Associate Editor Excellence Awards
Keith Bristow is a Research Scientist with the CSIRO Agriculture Flagship in Townsville, Australia, and Honorary Professor at the University of Pretoria in South Africa. He is a Fellow of the Soil Science Society of America and the American Society of Agronomy. Keith’s core research interests and publications are in soil physics, groundwater hydrology, irrigated systems, and integrated water resources management. His current research includes working with polymer chemists to develop sprayable biodegradable polymer membranes that can be used to manipulate infiltration and/or soil evaporation to improve water and nutrient use efficiency and hence crop productivity.
Venkat Lakshmi is a full professor and former chair of the Department of Earth and Ocean Sciences at the University of South Carolina (2008–2011) and holds a Doctorate in Civil and Environmental Engineering in 1996 from Princeton. He has served as the Chairman of the Department (2008–2011) and is currently the Chair of the Chapman Conference Committee for the American Geophysical Union. His research is in hydrometeorology and hydro-climatology, land–atmospheric–ecological interactions through modeling, and remote sensing. He has more than 75 peer-reviewed articles and 200 presentations. He has published in the areas of catchment hydrology, satellite data validation and assimilation, field experiments, land–atmosphere interactions, satellite data downscaling, and vadose zone and water resources.
Robert Schwartz is a Research Soil Scientist at the USDA-ARS Conservation and Production Research Laboratory in Bushland, TX. His research has focused on inverse methods in hydrology, management effects on soil water dynamics and crop water use, and soil dielectric properties as related to electromagnetic soil water sensing. He earned his Ph.D. in Soil Science with an emphasis in soil physics from Texas A&M University.
Todd Skaggs is a lead research scientist at the United States Salinity Laboratory, USDA-ARS. He earned a Ph.D. in Soil Science (1994) from the University of California-Riverside and spent two years (1994–1996) as a postdoc in the Centre for Water Research at the University of Western Australia. He is a licensed professional engineer in California. Todd’s research interests include sustainable irrigated agricultural systems, water recycling and reuse, irrigation and salinity management, decision support and informatics, and computational science.
Editor’s Citations for Excellence in Review
Paul Hsieh is a research hydrologist with the U.S. Geological Survey in Menlo Park, California. He received a Ph.D. in hydrology and water resources from the University of Arizona in 1983. He conducts research on fluid flow and solute transport in fractured rocks, and computer modeling of fluid–thermal–stress interactions in the subsurface.

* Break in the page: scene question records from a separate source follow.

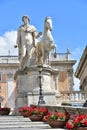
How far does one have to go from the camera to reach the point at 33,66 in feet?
73.8

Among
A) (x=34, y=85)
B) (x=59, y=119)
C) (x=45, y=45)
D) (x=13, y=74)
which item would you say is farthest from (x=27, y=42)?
(x=13, y=74)

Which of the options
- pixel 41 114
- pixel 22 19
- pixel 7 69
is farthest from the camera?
pixel 7 69

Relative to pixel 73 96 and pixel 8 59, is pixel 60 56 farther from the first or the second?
pixel 73 96

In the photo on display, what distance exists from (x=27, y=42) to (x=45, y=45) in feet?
4.05

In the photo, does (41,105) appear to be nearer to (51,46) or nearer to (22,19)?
(51,46)

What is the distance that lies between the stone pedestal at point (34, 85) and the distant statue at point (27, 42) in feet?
2.02

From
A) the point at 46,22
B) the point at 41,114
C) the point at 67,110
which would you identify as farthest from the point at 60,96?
the point at 67,110

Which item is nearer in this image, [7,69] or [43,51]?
[43,51]

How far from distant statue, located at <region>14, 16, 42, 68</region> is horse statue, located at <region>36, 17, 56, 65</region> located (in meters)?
0.33

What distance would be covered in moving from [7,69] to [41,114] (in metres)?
53.8

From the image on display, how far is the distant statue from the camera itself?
74.8ft

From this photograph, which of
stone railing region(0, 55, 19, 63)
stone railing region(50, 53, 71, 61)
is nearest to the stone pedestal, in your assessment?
stone railing region(0, 55, 19, 63)

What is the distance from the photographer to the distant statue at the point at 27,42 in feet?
74.8

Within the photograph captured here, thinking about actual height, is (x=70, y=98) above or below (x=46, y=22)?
below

Marc Lebeau is a Research Associate in the Department of Civil and Water Engineering at Laval University. He received a M.Sc.A. in Geotechnical Engineering from Polytechnique Montreal and a Ph.D. in Geotechnical Engineering from Laval University. His research combines physical chemistry, hydrogeology, and geotechnical engineering to study coupled transport phenomenon and mechanical response of engineered structures in cold and temperate climates. Marc’s current research interests include the effect of thin liquid films on unsaturated and frozen soil properties, non-Darcy and buoyancy-driven flows in coarse-grained soils, and inverse modeling.

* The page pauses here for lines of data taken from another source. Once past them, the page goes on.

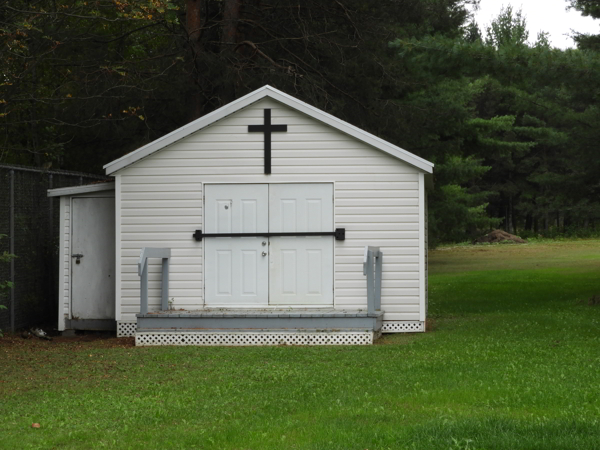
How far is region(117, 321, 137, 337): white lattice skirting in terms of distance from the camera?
13898 millimetres

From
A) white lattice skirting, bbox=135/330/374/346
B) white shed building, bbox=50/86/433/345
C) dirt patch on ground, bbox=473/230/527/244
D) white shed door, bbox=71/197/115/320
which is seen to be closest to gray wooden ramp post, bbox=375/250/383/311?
white shed building, bbox=50/86/433/345

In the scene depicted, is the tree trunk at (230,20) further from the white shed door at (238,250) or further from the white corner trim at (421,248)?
the white corner trim at (421,248)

Yakov Pachepsky is a research soil scientist with the USDA Agricultural Research Service at the Beltsville Agricultural Research Center. Yakov is a fellow of the Soil Science Society of America, the American Society of Agronomy, and the American Association for Advancement of Science. He has contributed to research on scaling, pedotransfer, hydropedology, information-based model performance metrics, data assimilation, and other fast developing fields of vadose zone hydrology. Pachepsky’s current projects are related to the environmental fate and transport of pathogen and indicator microorganisms. Yakov has consulted in 20 countries and has collaborated with scientists from 25 countries.
Jana Votrubová is an associate professor in the Department of Hydraulics and Hydrology at the Faculty of Civil Engineering, Czech Technical University in Prague. She earned a doctoral degree in Water Engineering and Water Management from CTU in Prague. Her research interests are in subsurface hydrology, including hydrological fluxes in the soil–plant–atmosphere system, transport processes in soils with preferential pathways, and runoff generation processes in small catchments.